Actions to take:
1. Reproduce the rtForecastEval package description from "Title: Evaluate the" up to and including "MASS (≥ 7.3-52)".
2. Resume the rtForecastEval package description after its final line and write what comes next.

Supplied text:
Title: Evaluate the Discrepancy Between Two Real-Time Updated Probabilistic Forecasts
Version: 0.1.0
Description: Methods from Yeh, Rice, and Dubin (2022) <doi:10.1080/00031305.2021.1967781> for comparing two continuously updated probabilistic forecasts under squared (Brier) loss: pointwise loss and variance, a global delta test (Monte Carlo p-values), simulation designs, and a naive pointwise band plot.
URL: https://github.com/chikuang/rtForecastEval
BugReports: https://github.com/chikuang/rtForecastEval/issues
License: GPL-3
Encoding: UTF-8
RoxygenNote: 7.3.3
Imports: dplyr (≥ 1.0.1), ggplot2 (≥ 3.3.2), stats (≥ 4.0.3), tidyr (≥ 1.1.1), RSpectra (≥ 0.16.0), rlist (≥ 0.4.6.1), purrr (≥ 0.3.4), MASS (≥ 7.3-52)
Suggests: pkgload (≥ 1.2.0), knitr (≥ 1.28.0), readr (≥ 1.3.1), reshape2 (≥ 1.4.4), rmarkdown (≥ 2.1.0), gridExtra (≥ 2.3.0), tibble (≥ 3.0.3), sde
VignetteBuilder: knitr
NeedsCompilation: no
Packaged: 2026-04-24 02:21:34 UTC; chikuang
Author: Chi-Kuang Yeh ORCID iD [aut, cre], Gregory Rice [ctb, ths], Joel A. Dubin [ctb, ths]
Maintainer: Chi-Kuang Yeh <cyeh@gsu.edu>
Repository: CRAN
Date/Publication: 2026-04-28 18:30:02 UTC

rtForecastEval: Compare real-time probabilistic forecasts

Description

Methods from Yeh, Rice, and Dubin (2022) doi:10.1080/00031305.2021.1967781 for comparing two continuously updated probabilistic forecasts under squared (Brier) loss: pointwise loss and variance, a global delta test (Monte Carlo p-values), simulation designs, and a naive pointwise band plot.

Author(s)

Maintainer: Chi-Kuang Yeh cyeh@gsu.edu (ORCID)

Other contributors:

References

Yeh, C.-K., Rice, G., & Dubin, J. A. (2022). Evaluating real-time probabilistic forecasts with application to National Basketball Association outcome prediction. The American Statistician, 76, 214–223. doi:10.1080/00031305.2021.1967781

Preprint: https://arxiv.org/abs/2010.00781 (PDF: https://arxiv.org/pdf/2010.00781.pdf).

Supplied material:

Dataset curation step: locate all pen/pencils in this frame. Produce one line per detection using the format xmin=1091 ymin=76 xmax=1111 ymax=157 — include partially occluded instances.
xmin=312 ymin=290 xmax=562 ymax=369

Answers for the exercise:
1.
Title: Evaluate the Discrepancy Between Two Real-Time Updated Probabilistic Forecasts
Version: 0.1.0
Description: Methods from Yeh, Rice, and Dubin (2022) <doi:10.1080/00031305.2021.1967781> for comparing two continuously updated probabilistic forecasts under squared (Brier) loss: pointwise loss and variance, a global delta test (Monte Carlo p-values), simulation designs, and a naive pointwise band plot.
URL: https://github.com/chikuang/rtForecastEval
BugReports: https://github.com/chikuang/rtForecastEval/issues
License: GPL-3
Encoding: UTF-8
RoxygenNote: 7.3.3
Imports: dplyr (≥ 1.0.1), ggplot2 (≥ 3.3.2), stats (≥ 4.0.3), tidyr (≥ 1.1.1), RSpectra (≥ 0.16.0), rlist (≥ 0.4.6.1), purrr (≥ 0.3.4), MASS (≥ 7.3-52)

2.
See Also

Useful links:


Pointwise mean loss difference and variance

Description

For each time grid point, estimates the pointwise difference in expected squared (Brier) loss between two probabilistic forecasts, and the variance factor used for inference (Yeh, Rice, and Dubin, 2022). With default loss L(x,y) = (x-y)^2, the function computes the mean over games of L(Y, phat_1) - L(Y, phat_2) at each time, and the influence-style terms si used to form sigma-squared over four, matching the paper replication code.

Usage

calc_L_s2(
  df,
  pA = "phat_1",
  pB = "phat_2",
  Y = "Y",
  grid = "grid",
  L = function(x, y) (x - y)^2
)

Arguments

df

A data frame with one row per (game × time) in long format.

pA, pB

Column names for the two forecast vectors (probabilities between 0 and 1).

Y

Column name for the binary outcome (0/1).

grid

Column name for the normalized time grid between 0 and 1.

L

Loss function; default is squared error, \(L(x,y)=(x-y)^2\).

Value

A tibble with one row per grid value and columns L (mean loss difference), sigma2 (variance factor), and n (number of rows).

References

Yeh, C.-K., Rice, G., & Dubin, J. A. (2022). The American Statistician, 76, 214–223. doi:10.1080/00031305.2021.1967781

Preprint: https://arxiv.org/abs/2010.00781

Examples

library(dplyr)
library(rtForecastEval)
ngame <- 8L
nsamp <- 6L
gr <- seq(0, 1, length.out = nsamp)
df <- tidyr::expand_grid(grid = gr, game = seq_len(ngame)) %>%
  mutate(
    phat_A = stats::runif(dplyr::n()),
    phat_B = stats::runif(dplyr::n()),
    Y = stats::rbinom(dplyr::n(), 1L, 0.5)
  )
calc_L_s2(df, "phat_A", "phat_B", "Y", "grid")


Delta test statistic for comparing two forecasting methods

Description

Computes the global test statistic Z for comparing two real-time forecasters under squared loss: Z equals (n_game / n_samp) times the sum over grid points of the squared pointwise mean loss differences, matching the implementation in the paper replication code (utility.R).

Usage

calc_Z(
  df,
  pA = "phat_1",
  pB = "phat_2",
  Y = "Y",
  grid = "grid",
  nsamp,
  ngame,
  L = function(x, y) (x - y)^2
)

Arguments

df

Data frame containing forecasts, outcomes, and grid.

pA, pB

Names of columns with the two probability forecasts.

Y

Name of the binary outcome column.

grid

Name of the column with normalized times between 0 and 1.

nsamp

Number of distinct time points (length of the grid).

ngame

Number of independent replicates (e.g. games).

L

Loss function; default is squared error.

Value

A single numeric value of the test statistic Z.

References

Yeh, C.-K., Rice, G., & Dubin, J. A. (2022). The American Statistician, 76, 214–223. doi:10.1080/00031305.2021.1967781

Preprint: https://arxiv.org/abs/2010.00781

Examples

library(dplyr)
library(rtForecastEval)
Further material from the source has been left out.